Task requirements:
A: Give each numbered section heading in the planning report below, with its number.
B: Duplicate the part of the planning report below between "The improved appearance" and "a reasonable level.", inclusive.

[Start Provided passage]

The revised proposal is considered satisfactory in regard to the setback requirements of both DCP No 15 and the Draft MJTCDCP.

 

3.7       Height Plane

 

The current Maroubra DCP No. 15 contains setback controls for the site that require a 45-degree building envelope.  This allows a zero setback for the first 8 metres of the building and then a building envelope control is achieved by projecting a line 45 degrees from the top of the 8 metre limit at the boundary.  The proposed staggered setbacks introduced to the upper levels and side elevations of the development have achieved a much greater compliance with the setback requirements of both DCP No. 15 and the Draft MJTCDCP.  The revised proposal is considered satisfactory in regard to the setback requirements of both DCP No 15 and the Draft MJTCDCP.

 

3.8       Views

 

The improved appearance of the proposed building will be evident from the surrounding residential properties.  The reduced building height on the corners will improve the views from the adjoining residential development.  Given the proposal’s general consistency with the building envelope controls of the Draft MJTCDCP, it is not considered that there are adequate grounds to refuse the proposal on the basis of its impacts on views.

 

3.9       Public Interest

 

The amenity impacts that were previously of concern included view loss, overshadowing and potential privacy loss.  The increased setbacks have helped ensure that the impacts are maintained at a reasonable level.

 

The increased setbacks have resulted in the buildings bulk and scale being reduced.  The most significant changes are the appearance of the building from the public domain, especially from east and west of the site.  The scheme now provides greater than required setbacks at the north-western and north-eastern corners of the building.  This has improved the buildings appearance by reducing the apparent bulk.  The visual presence of the building is now considered reasonable.

[End Provided passage]
[Start Given data]

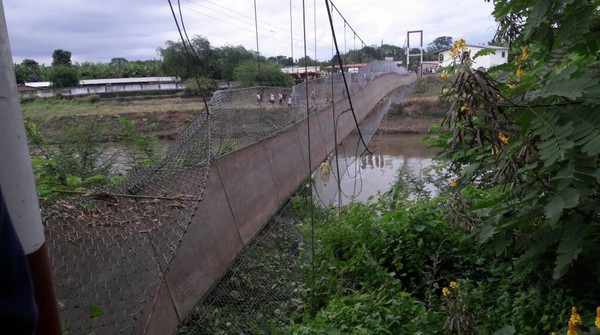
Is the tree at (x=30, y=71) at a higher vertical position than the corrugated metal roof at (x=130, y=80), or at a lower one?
higher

[End Given data]

Solutions per task:
A:
3.7 Height Plane
3.8 Views
3.9 Public Interest

B:
The improved appearance of the proposed building will be evident from the surrounding residential properties.  The reduced building height on the corners will improve the views from the adjoining residential development.  Given the proposal’s general consistency with the building envelope controls of the Draft MJTCDCP, it is not considered that there are adequate grounds to refuse the proposal on the basis of its impacts on views.

 

3.9       Public Interest

 

The amenity impacts that were previously of concern included view loss, overshadowing and potential privacy loss.  The increased setbacks have helped ensure that the impacts are maintained at a reasonable level.